This was done by first binning the spikes of all neurons at 100 ms. Binning spikes at 100 ms removes high-frequency oscillations, and thus correlations seen in the plots are low-frequency correlations. This was a similar analysis as was used in Goard & Dan (2009). We then used the MATLAB routine corrcoef to compute the correlation coefficient for a subset of 80 neurons taken from all layers (20 neurons per layer) in RF1 and RF2 across trials in both the control and the stimulated cases. To see how attention, mAChR stimulation and BF stimulation changed correlations between cells, in Figs 8 and 9 we plot the excitatory–excitatory, excitatory–inhibitory and inhibitory–inhibitory correlations for the six
non-control
conditions discussed above (indicated selleck inhibitor by the row name). For each of the nine subplots in Figs 8 and 9, the non-control condition is plotted on the y-axis against the control condition, plotted on the x-axis.

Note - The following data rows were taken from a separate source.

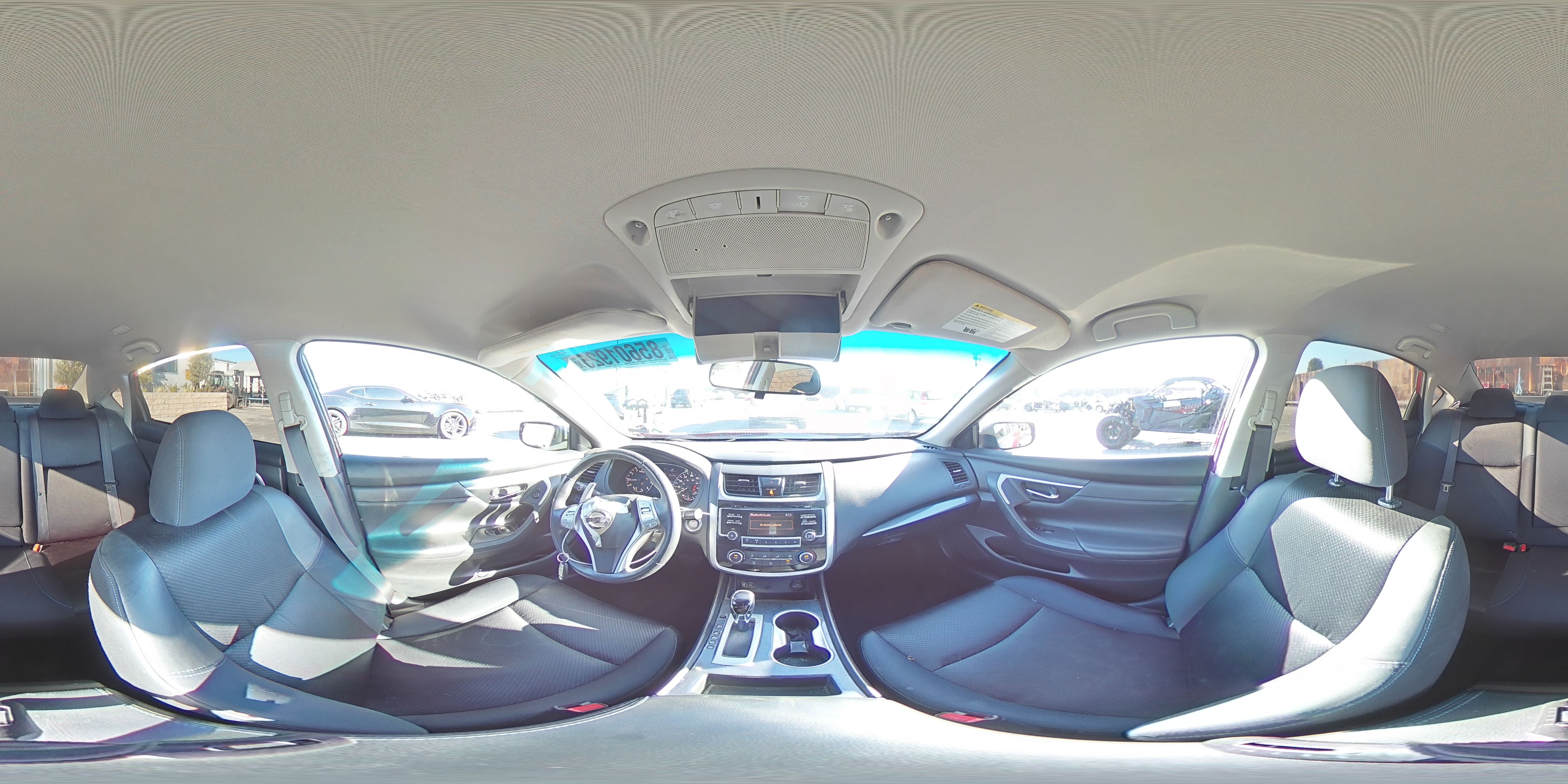 2018 Nissan Altima 2.5 VIN: 1N4AL3AP3JC105243 Lot: 85601925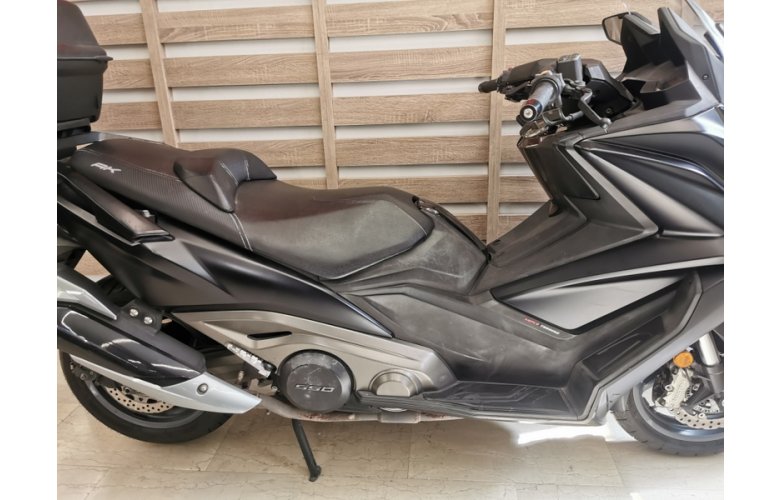 Kymco AK 550 2019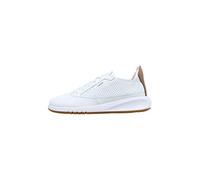 Geox Womens D Aerantis Sneakers, White, 7.5 UK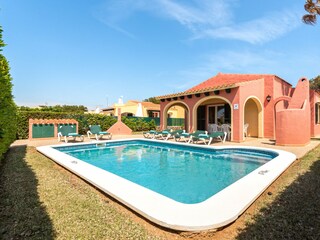 Villa Cala Blanca Außenaufnahme 5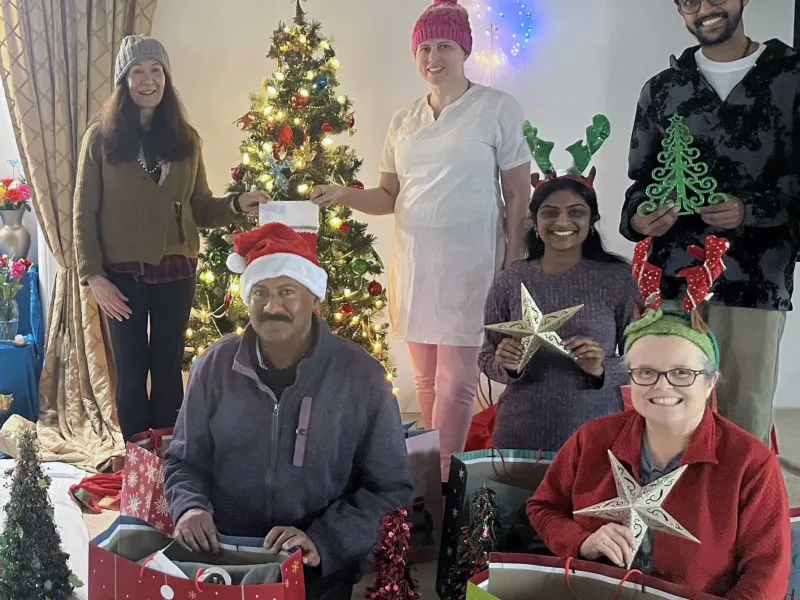 Amma Canada Holiday 2023 Initiatives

Each scatter point corresponds to the correlation value computed under both the non-control (y-axis) and control (x-axis) conditions. Thus, a scatter point above the line y = x indicates an increase in correlation in the non-control condition. A scatter point below the line y = x indicates a decrease in correlation in the non-control condition. Black and blue scatter points are used for RF1 and RF2, respectively. Red and green crosses indicate the center of mass of the scatter points for RF1 and RF2, respectively, and the size of the crosses is 20 times the standard error of the mean (SEM) of the center of mass. We first
analysed the between-cell correlations during BF stimulation. A similar study was find more performed experimentally on rats by Goard & Dan (2009). In their study, the BF was periodically stimulated (similar to Rebamipide ours) while showing the rats a natural movie. They found that during periods of BF stimulation, the neurons in V1 became decorrelated. In addition, they showed that this correlation is mediated by muscarinic receptors. As can be seen in the bottom row of Fig. 8, when we stimulated the BF, excitatory–inhibitory and inhibitory–inhibitory correlations in both RF1 and RF2 decreased, while excitatory–excitatory correlations remained unchanged. Our result suggests that the decorrelation reported by Goard and Dan was primarily mediated by inhibitory neurons. For the mAChR in RF1 case (middle row of Fig. 8), we also see a decrease in between-cell correlations, indicating that the decrease in correlations is further mediated by mAChRs. We also applied top-down attentional signals to our cortical columns and saw how this affected between-cell correlations with and without mAChR and BF stimulation (Fig. 9). Attentional modulation is classically known to increase firing rates in a particular subset of neurons in order to bias these neurons so they win out in competition against other groups (Desimone & Duncan, 1995).